→ CHECK YOUR UNDERSTANDING:
1. According to Kiplinger in the base pay trends excerpt, how much extra savings do consumers still have from the pandemic?
2. Write the next part of the base pay trends excerpt, picking up after its last sentence.

→ DOCUMENT SEGMENT:
··········

Base Pay Trends for 2024
As your organization budgets for base pay adjustments in 2024, you’ll need a strong understanding of the health of the U.S. economy. Here are some things to keep in mind.
Different Forecasts for the 2024 U.S. Economy
The following are the most current economic forecasts, which may or may not clear up a seemingly cloudy 2024:
According to Kiplinger:
- The big question: Is a recession coming, or not? Interest rates have soared, and short-term rates are much higher than long-term rates, a classic recession indicator. And yet, the economy keeps chugging. Can it last?
- If a recession hits, it’s likely to come later than we and many forecasters once thought. The second half of 2023 seemed like a good bet.
- The first half of 2024 may see a downturn. Probably no sooner than that. Why not? Unlike in prior cycles of rising rates, the steep hikes implemented by the Federal Reserve are doing little to slow the economy so far.
- Normally, higher rates quickly curb demand for houses and automobiles since they are typically financed. Declining sales lead to layoffs in home building and manufacturing, spooking consumers into spending less. Soon, a general dip in spending leads to a recession.
- Now, demand for cars and houses is up, in spite of higher interest rates. Pent-up demand for cars dating back to the pandemic is still there. And since few homeowners are putting their homes on the market, opting to hang on to super low mortgage rates scored during COVID-19, the market for new homes is heating up.
- Builders are busy and hiring more workers if they can, not firing. More generally, service businesses are doing well, and they’re still hiring.
- Consumers appear OK. They still have $533 billion in extra savings built up during the pandemic. Their cash balances have been dwindling but should still last well into 2024. Delinquencies on credit cards, car loans, and other debt are ticking up, which may be a warning sign, but it’s too early to say how serious it is.

··········

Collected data
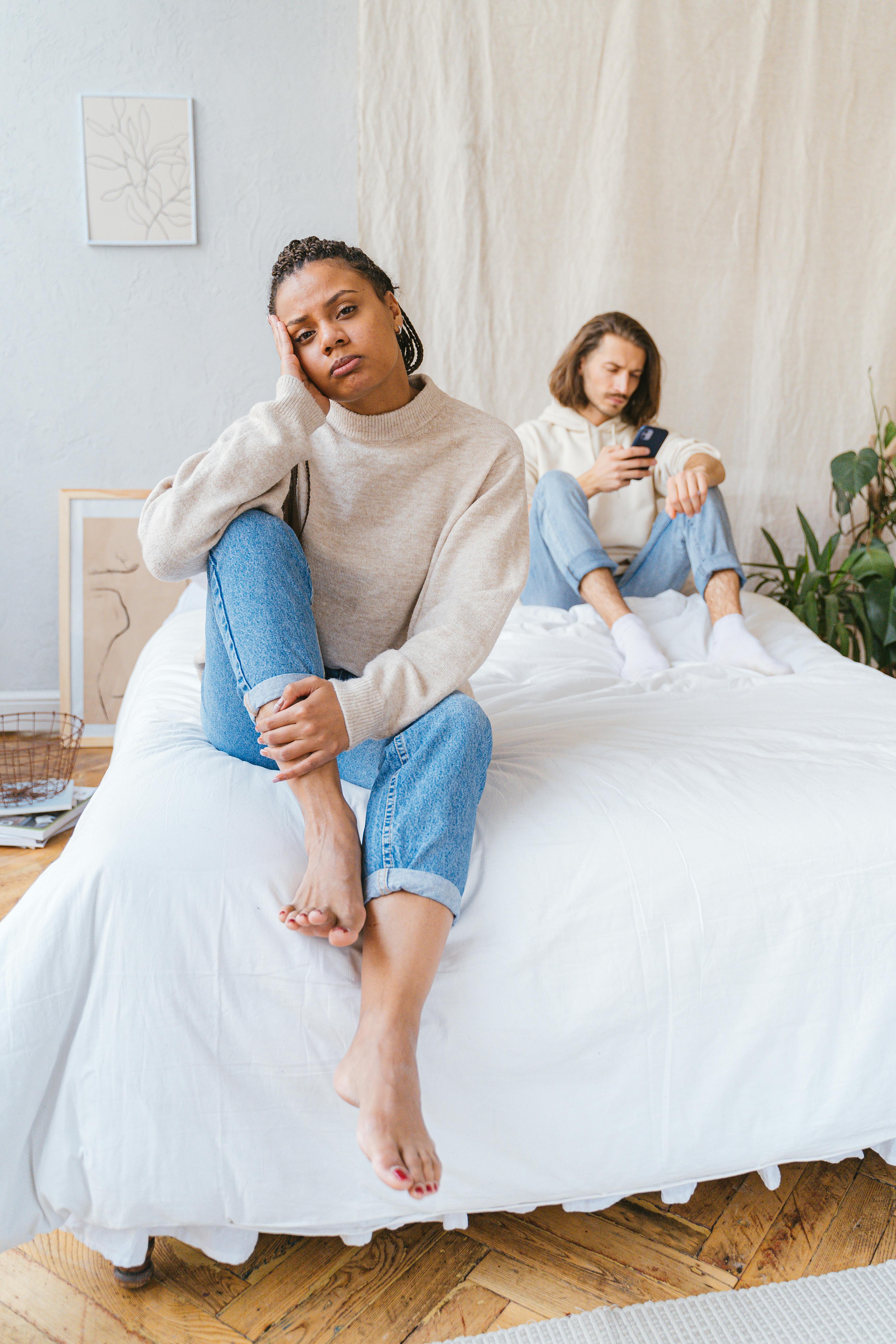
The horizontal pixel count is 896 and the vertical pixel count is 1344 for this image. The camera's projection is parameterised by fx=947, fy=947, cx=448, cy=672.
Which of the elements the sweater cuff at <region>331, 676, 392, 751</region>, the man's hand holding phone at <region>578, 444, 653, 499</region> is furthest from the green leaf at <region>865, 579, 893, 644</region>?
the sweater cuff at <region>331, 676, 392, 751</region>

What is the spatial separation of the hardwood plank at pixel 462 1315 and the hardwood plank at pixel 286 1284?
106 millimetres

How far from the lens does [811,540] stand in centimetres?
263

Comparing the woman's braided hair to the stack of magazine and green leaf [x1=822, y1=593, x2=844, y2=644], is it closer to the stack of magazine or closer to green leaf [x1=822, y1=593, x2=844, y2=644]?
the stack of magazine

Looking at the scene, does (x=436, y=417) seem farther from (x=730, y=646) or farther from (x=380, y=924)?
(x=730, y=646)

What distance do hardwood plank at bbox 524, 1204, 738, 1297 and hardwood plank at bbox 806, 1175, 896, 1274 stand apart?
0.34 ft

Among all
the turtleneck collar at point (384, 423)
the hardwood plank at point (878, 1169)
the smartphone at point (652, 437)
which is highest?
the turtleneck collar at point (384, 423)

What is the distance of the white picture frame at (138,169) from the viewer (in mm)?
2475

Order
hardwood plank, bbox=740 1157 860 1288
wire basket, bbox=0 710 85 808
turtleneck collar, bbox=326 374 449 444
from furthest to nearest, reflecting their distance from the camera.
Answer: wire basket, bbox=0 710 85 808, turtleneck collar, bbox=326 374 449 444, hardwood plank, bbox=740 1157 860 1288

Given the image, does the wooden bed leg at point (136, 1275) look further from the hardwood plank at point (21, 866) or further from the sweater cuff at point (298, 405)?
the sweater cuff at point (298, 405)

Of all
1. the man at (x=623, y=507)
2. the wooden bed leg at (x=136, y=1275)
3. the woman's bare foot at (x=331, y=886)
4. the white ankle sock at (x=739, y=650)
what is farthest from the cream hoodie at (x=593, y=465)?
the wooden bed leg at (x=136, y=1275)

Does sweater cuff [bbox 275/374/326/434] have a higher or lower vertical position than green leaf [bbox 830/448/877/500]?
higher

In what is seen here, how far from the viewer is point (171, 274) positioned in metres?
2.58

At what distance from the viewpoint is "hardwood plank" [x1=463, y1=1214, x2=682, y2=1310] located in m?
0.88

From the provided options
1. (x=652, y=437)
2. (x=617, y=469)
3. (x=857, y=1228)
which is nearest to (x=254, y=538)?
(x=857, y=1228)
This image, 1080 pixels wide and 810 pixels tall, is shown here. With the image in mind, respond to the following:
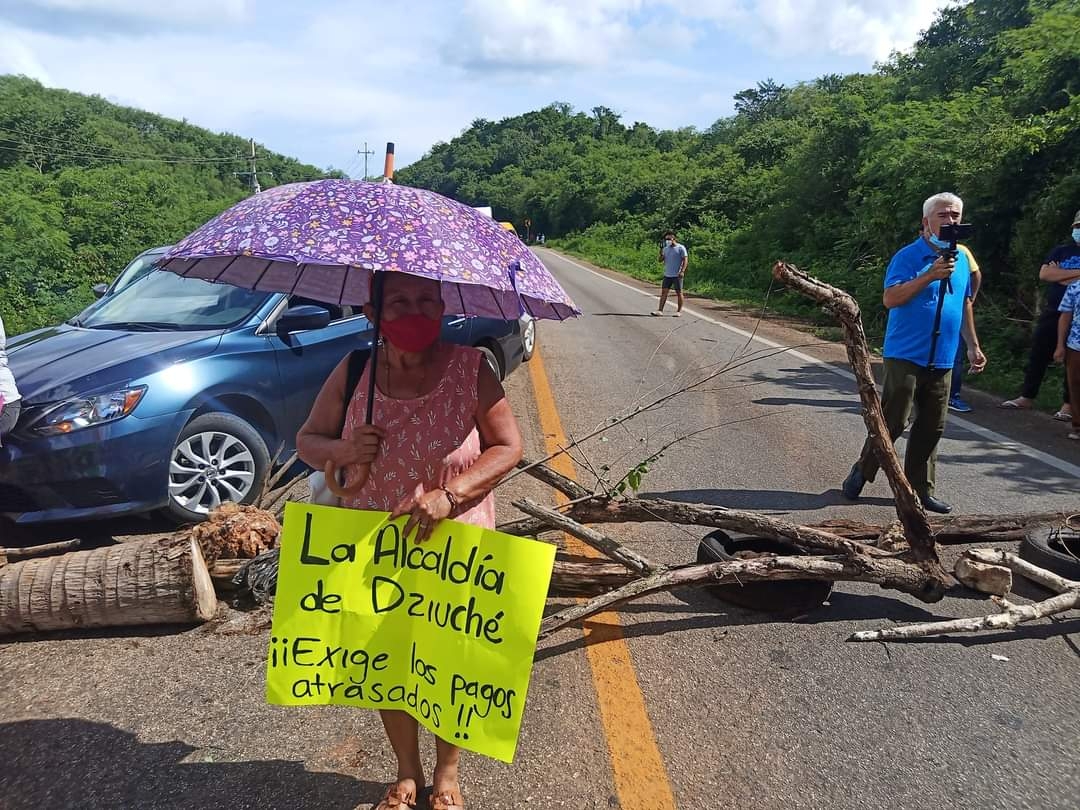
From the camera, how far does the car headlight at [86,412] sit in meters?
4.07

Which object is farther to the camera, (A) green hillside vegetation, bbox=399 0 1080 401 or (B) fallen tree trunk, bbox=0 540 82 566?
(A) green hillside vegetation, bbox=399 0 1080 401

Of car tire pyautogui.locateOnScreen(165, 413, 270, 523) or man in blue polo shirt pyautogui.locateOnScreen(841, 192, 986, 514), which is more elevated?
man in blue polo shirt pyautogui.locateOnScreen(841, 192, 986, 514)

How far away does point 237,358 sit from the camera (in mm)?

··········

→ ANSWERS PER TASK:
1. $533 billion.

2.
According to The Conference Board:
- The Conference Board forecasts that the growth seen in many parts of the economy will gradually buckle under mounting headwinds later this year, leading to a very short and shallow recession. We forecast that real GDP growth will slow to 1.9% in 2023, and then fall to 0.5% in 2024.
- Following a period of renewed strength in early 2023, consumer spending growth has slowed in recent months. However, despite numerous headwinds associated with inflation and interest rates, US consumers have not closed their wallets altogether. Thus, we forecast that overall consumer spending will grow in Q3 2023 but anticipate a contraction in Q4 2023 and Q1 2024. As inflation and interest rates abate in 2024, we expect consumption to begin to expand once more.
- Meanwhile, following weak growth in Q1 2023, business investment bounced back in Q2 2023 despite interest rate increases. Residential investment, which is highly sensitive to Fed policy, has already contracted significantly as interest rates have climbed. We don’t expect a recovery in this sector until rates begin to fall next year.
- Government spending represented one of the few positive growth drivers for 2023 as federal non-defense spending benefited from outlays associated with infrastructure investment legislation passed in 2021 and 2022.
- On inflation, we expect to see progress over the coming quarters, but the path will probably be bumpy. We expect year-over-year inflation readings to remain at about 3% at 2023 year-end and that the Fed’s 2 percent target will not be achieved until the end of 2024.
- Labor market tightness will moderate somewhat over the coming quarters but will remain acute relative to previous economic downturns, reflecting persistent labor shortages in some industries and labor hoarding in others.
- Looking into 2024, we expect the volatility that dominated the US economy over the pandemic period to diminish. In the second half of 2024, we forecast that overall growth will return to more stable pre-pandemic rates, inflation will drift closer to 2%, and the Fed will lower rates to near 4%. However, due to an aging labor force, we expect tightness in the labor market to remain an ongoing challenge for the foreseeable future.
An Alternative Economic Indicator: The Cardboard Box
While there are many experts who voice their opinions regarding how the economy will play out in 2024, there is one often overlooked economic indicator that has been very consistent in predicting how strong the economy will be year after year—the Cardboard Box Economic Indicator.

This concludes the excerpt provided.